[start]
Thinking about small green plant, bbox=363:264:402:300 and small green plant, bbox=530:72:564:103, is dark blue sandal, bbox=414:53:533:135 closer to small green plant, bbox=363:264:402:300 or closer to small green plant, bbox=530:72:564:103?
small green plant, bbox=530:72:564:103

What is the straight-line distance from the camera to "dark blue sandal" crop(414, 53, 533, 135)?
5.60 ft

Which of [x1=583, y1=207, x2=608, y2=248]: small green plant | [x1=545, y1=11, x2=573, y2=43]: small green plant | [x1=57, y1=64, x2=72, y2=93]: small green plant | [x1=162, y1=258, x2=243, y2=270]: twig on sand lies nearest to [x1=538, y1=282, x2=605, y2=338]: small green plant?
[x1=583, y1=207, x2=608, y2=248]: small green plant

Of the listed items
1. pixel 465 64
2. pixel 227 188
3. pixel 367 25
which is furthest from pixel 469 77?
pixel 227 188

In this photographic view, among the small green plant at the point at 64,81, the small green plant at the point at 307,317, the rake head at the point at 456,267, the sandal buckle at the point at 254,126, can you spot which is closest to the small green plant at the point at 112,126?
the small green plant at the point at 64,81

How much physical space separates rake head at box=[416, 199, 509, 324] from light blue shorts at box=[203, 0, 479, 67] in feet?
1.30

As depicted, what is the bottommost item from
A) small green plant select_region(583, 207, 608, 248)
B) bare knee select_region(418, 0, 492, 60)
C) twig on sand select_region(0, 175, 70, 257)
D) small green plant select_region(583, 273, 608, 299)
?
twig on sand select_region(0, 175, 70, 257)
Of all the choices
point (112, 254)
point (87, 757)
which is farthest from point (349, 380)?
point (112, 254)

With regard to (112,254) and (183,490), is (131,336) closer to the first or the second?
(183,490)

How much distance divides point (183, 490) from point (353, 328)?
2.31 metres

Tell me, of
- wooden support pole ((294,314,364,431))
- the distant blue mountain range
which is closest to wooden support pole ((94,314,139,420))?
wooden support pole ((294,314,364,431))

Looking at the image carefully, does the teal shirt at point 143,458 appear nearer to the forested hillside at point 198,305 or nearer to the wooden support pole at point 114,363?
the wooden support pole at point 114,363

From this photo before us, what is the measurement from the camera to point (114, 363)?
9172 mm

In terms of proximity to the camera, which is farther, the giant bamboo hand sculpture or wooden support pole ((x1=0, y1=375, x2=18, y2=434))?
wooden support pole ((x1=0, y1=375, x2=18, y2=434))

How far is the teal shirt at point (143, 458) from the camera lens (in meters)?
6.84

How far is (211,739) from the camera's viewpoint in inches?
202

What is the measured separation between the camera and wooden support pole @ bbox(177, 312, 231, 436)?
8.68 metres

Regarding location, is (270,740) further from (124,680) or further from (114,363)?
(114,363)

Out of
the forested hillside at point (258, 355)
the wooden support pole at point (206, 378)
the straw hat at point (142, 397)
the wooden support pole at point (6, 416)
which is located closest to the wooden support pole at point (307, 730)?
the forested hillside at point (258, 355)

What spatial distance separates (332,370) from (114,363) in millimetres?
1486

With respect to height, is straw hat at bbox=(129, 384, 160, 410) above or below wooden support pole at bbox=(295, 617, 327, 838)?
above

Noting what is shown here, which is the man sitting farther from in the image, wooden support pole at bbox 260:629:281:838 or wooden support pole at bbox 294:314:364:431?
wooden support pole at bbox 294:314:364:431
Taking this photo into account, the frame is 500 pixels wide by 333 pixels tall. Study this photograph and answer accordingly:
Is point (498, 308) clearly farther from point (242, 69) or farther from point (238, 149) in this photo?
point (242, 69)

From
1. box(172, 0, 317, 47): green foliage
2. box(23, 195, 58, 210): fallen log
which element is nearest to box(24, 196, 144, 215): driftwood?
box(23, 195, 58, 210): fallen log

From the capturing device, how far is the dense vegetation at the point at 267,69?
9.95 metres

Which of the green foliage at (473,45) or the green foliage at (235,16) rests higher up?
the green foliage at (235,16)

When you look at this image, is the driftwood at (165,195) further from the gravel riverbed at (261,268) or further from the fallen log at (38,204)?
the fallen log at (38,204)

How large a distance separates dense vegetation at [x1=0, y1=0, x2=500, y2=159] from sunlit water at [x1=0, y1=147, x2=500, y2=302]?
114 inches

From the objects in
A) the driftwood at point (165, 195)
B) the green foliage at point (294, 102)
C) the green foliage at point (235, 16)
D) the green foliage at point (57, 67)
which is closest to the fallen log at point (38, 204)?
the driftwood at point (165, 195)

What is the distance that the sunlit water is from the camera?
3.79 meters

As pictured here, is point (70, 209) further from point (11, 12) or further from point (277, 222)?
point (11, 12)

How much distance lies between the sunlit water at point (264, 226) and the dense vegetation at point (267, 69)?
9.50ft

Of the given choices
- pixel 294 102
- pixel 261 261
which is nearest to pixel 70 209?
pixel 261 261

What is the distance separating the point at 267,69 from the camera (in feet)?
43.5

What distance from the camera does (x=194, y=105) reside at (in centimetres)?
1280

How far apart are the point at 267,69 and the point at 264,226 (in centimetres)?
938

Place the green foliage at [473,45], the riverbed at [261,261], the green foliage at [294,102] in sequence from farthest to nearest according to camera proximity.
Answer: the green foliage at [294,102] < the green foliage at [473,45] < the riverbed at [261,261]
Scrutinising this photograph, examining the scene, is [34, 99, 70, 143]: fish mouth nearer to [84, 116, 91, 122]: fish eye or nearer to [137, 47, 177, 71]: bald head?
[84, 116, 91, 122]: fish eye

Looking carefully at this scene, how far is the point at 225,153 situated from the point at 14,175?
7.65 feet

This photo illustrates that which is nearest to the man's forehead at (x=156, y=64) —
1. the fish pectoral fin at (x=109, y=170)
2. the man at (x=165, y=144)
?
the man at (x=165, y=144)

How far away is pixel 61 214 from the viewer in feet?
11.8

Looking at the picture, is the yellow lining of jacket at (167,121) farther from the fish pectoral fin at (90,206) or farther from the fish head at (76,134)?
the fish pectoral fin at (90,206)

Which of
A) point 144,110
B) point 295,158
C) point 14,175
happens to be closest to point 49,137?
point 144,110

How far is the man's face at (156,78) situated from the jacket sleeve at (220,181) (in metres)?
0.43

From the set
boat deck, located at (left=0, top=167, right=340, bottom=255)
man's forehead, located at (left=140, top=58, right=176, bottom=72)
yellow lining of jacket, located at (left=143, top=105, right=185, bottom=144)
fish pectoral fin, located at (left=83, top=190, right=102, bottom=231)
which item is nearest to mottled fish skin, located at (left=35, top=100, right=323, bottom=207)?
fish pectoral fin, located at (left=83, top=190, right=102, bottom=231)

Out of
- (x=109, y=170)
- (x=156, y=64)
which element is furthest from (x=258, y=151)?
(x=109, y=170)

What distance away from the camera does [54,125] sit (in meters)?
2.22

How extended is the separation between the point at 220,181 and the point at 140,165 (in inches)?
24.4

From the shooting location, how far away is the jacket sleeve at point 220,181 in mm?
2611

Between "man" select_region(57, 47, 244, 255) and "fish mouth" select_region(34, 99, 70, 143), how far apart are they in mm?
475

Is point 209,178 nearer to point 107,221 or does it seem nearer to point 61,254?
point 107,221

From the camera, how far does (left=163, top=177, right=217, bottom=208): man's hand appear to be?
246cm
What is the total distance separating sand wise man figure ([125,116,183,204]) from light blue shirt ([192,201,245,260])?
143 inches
[end]
Reproduce all of the data above word for word, line by line.

• REPLY
Thinking about small green plant, bbox=363:264:402:300 and small green plant, bbox=530:72:564:103, is dark blue sandal, bbox=414:53:533:135 closer to small green plant, bbox=363:264:402:300 or closer to small green plant, bbox=530:72:564:103?
small green plant, bbox=530:72:564:103

What is the straight-line distance from the camera to "dark blue sandal" crop(414, 53, 533, 135)?
5.60 ft

Which of [x1=583, y1=207, x2=608, y2=248]: small green plant | [x1=545, y1=11, x2=573, y2=43]: small green plant | [x1=57, y1=64, x2=72, y2=93]: small green plant | [x1=162, y1=258, x2=243, y2=270]: twig on sand lies nearest to [x1=538, y1=282, x2=605, y2=338]: small green plant?
[x1=583, y1=207, x2=608, y2=248]: small green plant

Of the listed items
1. pixel 465 64
2. pixel 227 188
3. pixel 367 25
which is furthest from pixel 469 77?
pixel 227 188

In this photographic view, among the small green plant at the point at 64,81, the small green plant at the point at 307,317, the rake head at the point at 456,267, the sandal buckle at the point at 254,126, can you spot which is closest to the small green plant at the point at 112,126?
the small green plant at the point at 64,81

How much physical space separates rake head at box=[416, 199, 509, 324] from light blue shorts at box=[203, 0, 479, 67] in feet?
1.30

As depicted, what is the bottommost item from
A) small green plant select_region(583, 207, 608, 248)
B) bare knee select_region(418, 0, 492, 60)
C) twig on sand select_region(0, 175, 70, 257)
D) small green plant select_region(583, 273, 608, 299)
?
twig on sand select_region(0, 175, 70, 257)
Of all the choices
point (112, 254)
point (87, 757)
which is farthest from point (349, 380)?
point (112, 254)

With regard to (112,254) and (183,490), is (131,336) closer to the first or the second?
(183,490)

How much distance divides point (183, 490) from point (353, 328)?
2.31 metres

Tell me, of
- wooden support pole ((294,314,364,431))
- the distant blue mountain range
which is closest to wooden support pole ((94,314,139,420))?
wooden support pole ((294,314,364,431))

Looking at the image carefully, does the teal shirt at point 143,458 appear nearer to the forested hillside at point 198,305 or nearer to the wooden support pole at point 114,363?
the wooden support pole at point 114,363

From this photo before us, what is the measurement from the camera to point (114, 363)?
9172 mm

In terms of proximity to the camera, which is farther, the giant bamboo hand sculpture or wooden support pole ((x1=0, y1=375, x2=18, y2=434))?
wooden support pole ((x1=0, y1=375, x2=18, y2=434))

How far is the teal shirt at point (143, 458) from the camera lens (in meters)?
6.84

How far is (211,739) from the camera's viewpoint in inches?
202

What is the measured separation between the camera and wooden support pole @ bbox(177, 312, 231, 436)?
8.68 metres

Regarding location, is (270,740) further from (124,680) or further from (114,363)?
(114,363)

Out of
the forested hillside at point (258, 355)
the wooden support pole at point (206, 378)
the straw hat at point (142, 397)
the wooden support pole at point (6, 416)
which is located closest to the wooden support pole at point (307, 730)?
the forested hillside at point (258, 355)

What spatial distance separates (332,370) from (114,363) in millimetres?
1486

With respect to height, is straw hat at bbox=(129, 384, 160, 410) above or below wooden support pole at bbox=(295, 617, 327, 838)?
above

Noting what is shown here, which is the man sitting farther from in the image, wooden support pole at bbox 260:629:281:838 or wooden support pole at bbox 294:314:364:431?
wooden support pole at bbox 294:314:364:431
Taking this photo into account, the frame is 500 pixels wide by 333 pixels tall. Study this photograph and answer accordingly:
Is point (498, 308) clearly farther from point (242, 69) or farther from point (238, 149) in this photo?
point (242, 69)

From
1. box(172, 0, 317, 47): green foliage
2. box(23, 195, 58, 210): fallen log
which element is nearest to box(24, 196, 144, 215): driftwood?
box(23, 195, 58, 210): fallen log

From the capturing device, how far is the dense vegetation at the point at 267,69?
9.95 metres

Which of the green foliage at (473,45) or the green foliage at (235,16) rests higher up?
the green foliage at (235,16)

When you look at this image, is the driftwood at (165,195) further from the gravel riverbed at (261,268) or further from the fallen log at (38,204)?
the fallen log at (38,204)

How large a distance separates dense vegetation at [x1=0, y1=0, x2=500, y2=159] from sunlit water at [x1=0, y1=147, x2=500, y2=302]?
114 inches

From the objects in
A) the driftwood at point (165, 195)
B) the green foliage at point (294, 102)
C) the green foliage at point (235, 16)
D) the green foliage at point (57, 67)
which is closest to the fallen log at point (38, 204)?
the driftwood at point (165, 195)

What is the distance that the sunlit water is from the camera?
3.79 meters

As pictured here, is point (70, 209) further from point (11, 12) or further from point (277, 222)?
point (11, 12)

How much distance lies between the sunlit water at point (264, 226) and the dense vegetation at point (267, 69)?
9.50ft

Of the given choices
- pixel 294 102
- pixel 261 261
which is nearest to pixel 70 209?
pixel 261 261

What is the distance separating the point at 267,69 from the camera (in feet)?
43.5

What distance from the camera does (x=194, y=105) reside at (in centimetres)?
1280

How far apart are the point at 267,69 and the point at 264,226 (in centimetres)?
938

Place the green foliage at [473,45], the riverbed at [261,261], the green foliage at [294,102] in sequence from farthest to nearest according to camera proximity.
Answer: the green foliage at [294,102] < the green foliage at [473,45] < the riverbed at [261,261]
Scrutinising this photograph, examining the scene, is [34, 99, 70, 143]: fish mouth nearer to [84, 116, 91, 122]: fish eye or nearer to [137, 47, 177, 71]: bald head?
[84, 116, 91, 122]: fish eye

Looking carefully at this scene, how far is the point at 225,153 situated from the point at 14,175?
7.65 feet

This photo illustrates that which is nearest to the man's forehead at (x=156, y=64) —
1. the fish pectoral fin at (x=109, y=170)
2. the man at (x=165, y=144)
?
the man at (x=165, y=144)

How far away is pixel 61 214 from the viewer in feet?
11.8

Looking at the picture, is the yellow lining of jacket at (167,121) farther from the fish pectoral fin at (90,206) or farther from the fish head at (76,134)?
the fish pectoral fin at (90,206)

Which of
A) point 144,110
B) point 295,158
C) point 14,175
happens to be closest to point 49,137?
point 144,110

How far is the man's face at (156,78) situated from the jacket sleeve at (220,181) (in metres)?
0.43

From the set
boat deck, located at (left=0, top=167, right=340, bottom=255)
man's forehead, located at (left=140, top=58, right=176, bottom=72)
yellow lining of jacket, located at (left=143, top=105, right=185, bottom=144)
fish pectoral fin, located at (left=83, top=190, right=102, bottom=231)
which item is nearest to mottled fish skin, located at (left=35, top=100, right=323, bottom=207)?
fish pectoral fin, located at (left=83, top=190, right=102, bottom=231)

Out of
- (x=109, y=170)
- (x=156, y=64)
which element is furthest from (x=258, y=151)?
(x=109, y=170)

What distance away from the camera does [54,125] sit (in meters)?
2.22

How extended is the separation between the point at 220,181 and the point at 140,165 (in inches)?
24.4

From the shooting location, how far away is the jacket sleeve at point 220,181 in mm?
2611

Between "man" select_region(57, 47, 244, 255) and "fish mouth" select_region(34, 99, 70, 143), how far apart are they in mm?
475

Is point 209,178 nearer to point 107,221 or does it seem nearer to point 61,254?
point 107,221

From the camera, how far does (left=163, top=177, right=217, bottom=208): man's hand appear to be?
246cm
What is the total distance separating sand wise man figure ([125,116,183,204]) from light blue shirt ([192,201,245,260])?
143 inches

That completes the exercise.